FIG. 4 shows a known boost DC-DC converter with an NMOS synchronous rectifier. Converter 400 includes a shutdown mode and an auxiliary boost output, and is typically fabricated in a BICMOS process. Converter 400 includes inductor 402, NMOS transistor synchronous rectifier 406, NMOS transistor switch 404 auxiliary boost output VGD, and variable frequency control circuitry 418. Diodes 410 and 412 represent the parasitic body diodes of rectifier 406. Converter 400 may be, for example, a UCC3941 boost converter of Unitrode Corporation, of Merrimack, N.H.
Converter 400 operates efficiently when the gate drive voltage of NMOS rectifier 406 is higher than V.sub.OUT by about 1-2 volts. The gate drive voltage is supplied by auxiliary boost output V.sub.GD, which typically has a maximum voltage of about 8 volts. The power transfer from input 424 is multiplexed between V.sub.OUT and V.sub.GD. Before V.sub.GD reaches 7.5 volts, rectifier 406 remains OFF and converter 400 supplies V.sub.GD. Once V.sub.GD increases above 7.5 volts, V.sub.OUT has priority in the multiplexing scheme. In shutdown mode, rectifier 406 is turned OFF and body diode 410 blocks current flow from input 424 to output 420, effectively disconnecting input 424 from output 420.
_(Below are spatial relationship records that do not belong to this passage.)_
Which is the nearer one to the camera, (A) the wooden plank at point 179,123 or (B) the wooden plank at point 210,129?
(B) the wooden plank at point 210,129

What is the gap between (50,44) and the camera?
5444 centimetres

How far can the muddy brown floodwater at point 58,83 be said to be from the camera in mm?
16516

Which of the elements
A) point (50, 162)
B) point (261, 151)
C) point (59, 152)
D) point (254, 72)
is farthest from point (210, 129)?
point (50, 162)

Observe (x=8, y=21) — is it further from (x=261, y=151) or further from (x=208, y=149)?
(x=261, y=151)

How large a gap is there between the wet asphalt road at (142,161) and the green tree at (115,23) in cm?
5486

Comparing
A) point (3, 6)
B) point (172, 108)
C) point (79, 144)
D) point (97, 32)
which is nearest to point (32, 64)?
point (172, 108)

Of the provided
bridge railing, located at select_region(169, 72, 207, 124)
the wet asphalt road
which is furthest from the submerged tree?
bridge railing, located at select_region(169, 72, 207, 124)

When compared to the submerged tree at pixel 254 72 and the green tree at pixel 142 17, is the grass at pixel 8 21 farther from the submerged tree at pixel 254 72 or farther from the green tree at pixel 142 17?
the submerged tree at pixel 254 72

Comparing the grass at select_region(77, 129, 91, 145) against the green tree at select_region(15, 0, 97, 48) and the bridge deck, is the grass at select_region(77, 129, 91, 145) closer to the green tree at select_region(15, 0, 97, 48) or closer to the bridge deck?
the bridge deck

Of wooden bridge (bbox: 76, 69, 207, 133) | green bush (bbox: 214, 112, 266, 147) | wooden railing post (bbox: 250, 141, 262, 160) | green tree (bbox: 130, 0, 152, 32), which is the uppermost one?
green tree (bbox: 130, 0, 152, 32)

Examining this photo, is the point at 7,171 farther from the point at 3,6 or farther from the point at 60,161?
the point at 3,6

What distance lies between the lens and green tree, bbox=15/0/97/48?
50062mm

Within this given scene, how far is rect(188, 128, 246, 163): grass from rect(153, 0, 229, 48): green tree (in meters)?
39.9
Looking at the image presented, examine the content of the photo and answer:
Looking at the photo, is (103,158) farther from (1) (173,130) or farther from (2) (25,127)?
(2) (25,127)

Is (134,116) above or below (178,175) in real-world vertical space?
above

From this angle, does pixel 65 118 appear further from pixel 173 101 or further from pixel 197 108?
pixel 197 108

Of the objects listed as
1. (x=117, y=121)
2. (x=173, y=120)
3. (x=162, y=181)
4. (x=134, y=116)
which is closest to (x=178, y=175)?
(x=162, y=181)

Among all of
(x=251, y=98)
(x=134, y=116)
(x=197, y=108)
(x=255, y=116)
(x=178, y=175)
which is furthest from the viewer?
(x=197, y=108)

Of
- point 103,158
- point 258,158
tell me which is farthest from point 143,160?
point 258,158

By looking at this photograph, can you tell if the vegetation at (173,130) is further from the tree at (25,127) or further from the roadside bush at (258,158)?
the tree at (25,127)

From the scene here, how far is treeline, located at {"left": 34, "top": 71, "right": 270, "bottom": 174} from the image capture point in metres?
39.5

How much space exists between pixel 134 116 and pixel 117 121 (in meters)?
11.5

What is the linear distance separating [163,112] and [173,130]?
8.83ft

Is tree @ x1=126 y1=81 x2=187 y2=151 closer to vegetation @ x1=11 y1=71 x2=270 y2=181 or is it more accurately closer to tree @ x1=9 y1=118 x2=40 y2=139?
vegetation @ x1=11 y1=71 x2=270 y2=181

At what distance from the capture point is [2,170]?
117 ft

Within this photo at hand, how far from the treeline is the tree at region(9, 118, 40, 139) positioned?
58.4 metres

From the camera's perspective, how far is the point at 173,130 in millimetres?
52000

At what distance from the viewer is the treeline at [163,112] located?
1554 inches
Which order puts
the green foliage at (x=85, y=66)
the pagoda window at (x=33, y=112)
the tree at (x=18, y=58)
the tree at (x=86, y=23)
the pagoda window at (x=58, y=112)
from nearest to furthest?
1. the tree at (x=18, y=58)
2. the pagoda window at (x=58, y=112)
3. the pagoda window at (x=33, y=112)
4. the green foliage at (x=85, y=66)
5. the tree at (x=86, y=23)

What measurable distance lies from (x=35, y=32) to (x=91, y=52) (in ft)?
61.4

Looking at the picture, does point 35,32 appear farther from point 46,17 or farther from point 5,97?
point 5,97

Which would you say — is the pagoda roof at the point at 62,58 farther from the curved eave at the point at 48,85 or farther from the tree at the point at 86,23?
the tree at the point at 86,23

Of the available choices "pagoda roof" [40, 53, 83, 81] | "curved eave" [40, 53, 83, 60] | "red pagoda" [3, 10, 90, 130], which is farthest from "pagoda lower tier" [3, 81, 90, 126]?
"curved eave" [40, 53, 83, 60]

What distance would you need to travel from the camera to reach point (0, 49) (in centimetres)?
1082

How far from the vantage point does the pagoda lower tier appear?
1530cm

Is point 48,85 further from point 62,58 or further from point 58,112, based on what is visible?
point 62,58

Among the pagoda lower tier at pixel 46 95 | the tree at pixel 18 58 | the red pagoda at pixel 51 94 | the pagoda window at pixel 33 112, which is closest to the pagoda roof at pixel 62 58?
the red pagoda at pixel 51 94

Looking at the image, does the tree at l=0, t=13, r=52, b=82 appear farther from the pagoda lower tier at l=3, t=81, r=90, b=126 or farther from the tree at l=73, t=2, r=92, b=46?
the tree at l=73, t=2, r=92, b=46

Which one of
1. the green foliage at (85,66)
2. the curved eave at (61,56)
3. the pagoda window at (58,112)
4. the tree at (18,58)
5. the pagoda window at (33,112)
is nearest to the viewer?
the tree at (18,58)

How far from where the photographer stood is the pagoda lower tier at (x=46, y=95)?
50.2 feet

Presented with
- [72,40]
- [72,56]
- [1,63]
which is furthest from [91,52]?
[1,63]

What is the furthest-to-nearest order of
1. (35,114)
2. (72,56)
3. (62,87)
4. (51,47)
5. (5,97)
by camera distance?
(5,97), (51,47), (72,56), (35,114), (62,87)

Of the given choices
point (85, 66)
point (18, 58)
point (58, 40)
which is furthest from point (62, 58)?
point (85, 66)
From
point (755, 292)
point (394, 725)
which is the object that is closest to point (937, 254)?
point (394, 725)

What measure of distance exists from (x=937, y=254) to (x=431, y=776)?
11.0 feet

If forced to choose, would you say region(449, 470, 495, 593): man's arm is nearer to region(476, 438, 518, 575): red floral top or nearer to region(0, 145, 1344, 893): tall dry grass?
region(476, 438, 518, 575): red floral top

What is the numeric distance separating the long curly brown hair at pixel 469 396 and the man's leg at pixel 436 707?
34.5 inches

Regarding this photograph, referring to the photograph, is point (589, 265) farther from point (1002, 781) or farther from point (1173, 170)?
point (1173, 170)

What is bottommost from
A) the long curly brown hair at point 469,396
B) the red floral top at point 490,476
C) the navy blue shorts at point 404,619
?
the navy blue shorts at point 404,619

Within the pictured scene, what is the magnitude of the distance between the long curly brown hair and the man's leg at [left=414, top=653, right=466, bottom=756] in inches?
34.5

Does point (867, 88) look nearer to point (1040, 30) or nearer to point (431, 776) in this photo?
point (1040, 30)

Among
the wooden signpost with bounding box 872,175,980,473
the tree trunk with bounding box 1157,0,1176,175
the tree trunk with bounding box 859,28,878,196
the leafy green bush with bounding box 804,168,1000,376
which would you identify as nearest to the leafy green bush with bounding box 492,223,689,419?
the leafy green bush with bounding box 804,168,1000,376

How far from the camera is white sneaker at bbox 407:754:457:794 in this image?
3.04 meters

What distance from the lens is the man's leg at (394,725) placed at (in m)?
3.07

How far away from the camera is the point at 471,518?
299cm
A disadvantage of converter 400 is that the gate threshold voltage of rectifier 406 increases as its source voltage increases. This is known as the body effect. It results from the reverse-bias between the source of rectifier 406 (which is coupled to output 420) and its body at node 411. If node 411 could be tied to output 420, the body effect can be eliminated. Such a connection however is not likely in this BICMOS process. Therefore, because the source of rectifier 406 is coupled to output 420, the gate threshold voltage of rectifier 406 increases when V.sub.OUT increases. Thus, if V.sub.OUT causes the gate threshold voltage to increase to a level where V.sub.GD can no longer supply a gate drive voltage of about 1-2 volts above V.sub.OUT, the efficiency of converter 400 decreases.
Another disadvantage of converter 400 occurs during converter start-up if rectifier 406 is driven into the triode region (also known as the ohmic or nonsaturation region), where V.sub.DS is low. Low V.sub.DS results in positive inductor voltage while V.sub.OUT is less than V.sub.IN, preventing inductor 402 from establishing volt-second balance. This can result in high in-rush current.
In view of the foregoing, it would be desirable to be able to provide a boost DC-DC converter that limits inductive in-rush current.
It would also be desirable to be able to provide a boost DC-DC converter that includes a shutdown mode.
It would further be desirable to be able to provide a boost DC-DC converter that also operates in step-down mode.
It would still further be desirable to be able to provide a boost DC-DC converter that can be fabricated in a conventional bipolar process.